Hollywood: The Usual Suspects – KGB, Mafia, and Occasional Allies
“Hollywood films about Russia were fated to play a special role” – Harlow Robinson, Professor, University of California, writes in his book Russians in Hollywood, Hollywood's Russians – “for most of the twentieth century, Russia/USSR was the primary ‘other’ in the American consciousness, the ideological and military enemy, with vast and terrifying resources, by the middle of the century capable and apparently desirous of blowing us all of the planet.” During the Cold War, presenting Russians as enemies allowed America to define its own identity.
Sylvester Stallone starrer Rocky IV (1985) is a classic application of this formula. Rocky, a benevolent and conscientious American is pitted against Drago, a cold-blooded and unethical Soviet in a boxing match which serves as a metaphor for their corresponding nations coming face-to-face. Rocky not just wins the battle but also Soviet hearts and imparts his famous ‘everyone can change’ speech. A popular witticism goes – ‘Rocky IV almost ended the Cold War but Rambo III rekindled it’ – the third movie in Rambo series was blatantly anti-Soviet. A sub-narrative of the movie contrasts Rocky’s resilience to the harsh Siberian climate with his accomplice, Paulie’s longing for the cushy life in America.
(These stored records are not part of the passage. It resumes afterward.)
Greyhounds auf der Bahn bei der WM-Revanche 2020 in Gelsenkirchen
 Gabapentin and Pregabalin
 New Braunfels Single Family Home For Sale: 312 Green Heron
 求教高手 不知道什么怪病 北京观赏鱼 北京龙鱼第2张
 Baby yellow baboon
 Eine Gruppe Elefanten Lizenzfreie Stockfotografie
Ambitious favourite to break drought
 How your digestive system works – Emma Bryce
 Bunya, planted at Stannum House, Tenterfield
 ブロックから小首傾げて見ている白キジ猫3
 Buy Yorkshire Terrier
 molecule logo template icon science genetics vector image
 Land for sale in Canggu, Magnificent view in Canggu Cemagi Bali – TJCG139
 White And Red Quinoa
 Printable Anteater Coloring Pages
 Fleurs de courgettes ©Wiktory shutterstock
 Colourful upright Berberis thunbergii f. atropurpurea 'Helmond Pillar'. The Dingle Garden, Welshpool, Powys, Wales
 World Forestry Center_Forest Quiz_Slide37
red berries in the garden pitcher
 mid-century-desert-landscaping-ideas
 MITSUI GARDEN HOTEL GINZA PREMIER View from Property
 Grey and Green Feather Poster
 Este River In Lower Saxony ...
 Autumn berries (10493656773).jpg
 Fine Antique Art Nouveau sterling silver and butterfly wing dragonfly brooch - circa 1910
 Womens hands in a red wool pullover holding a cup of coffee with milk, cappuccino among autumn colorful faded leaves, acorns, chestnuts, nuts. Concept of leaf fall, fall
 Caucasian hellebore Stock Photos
The world popular James Bond series which is a collaboration of British and American studios presents a range of stereotypes of their Russian antagonists. Of these probably the most symbolic are Red Grant in From Russia, With Love, and SMERSH. The agency which serves as Bond’s archrival is a masterstroke by Ian Fleming – a believable, original, and exclusive literary device, based on nothing more than bits of information and pieces of legend.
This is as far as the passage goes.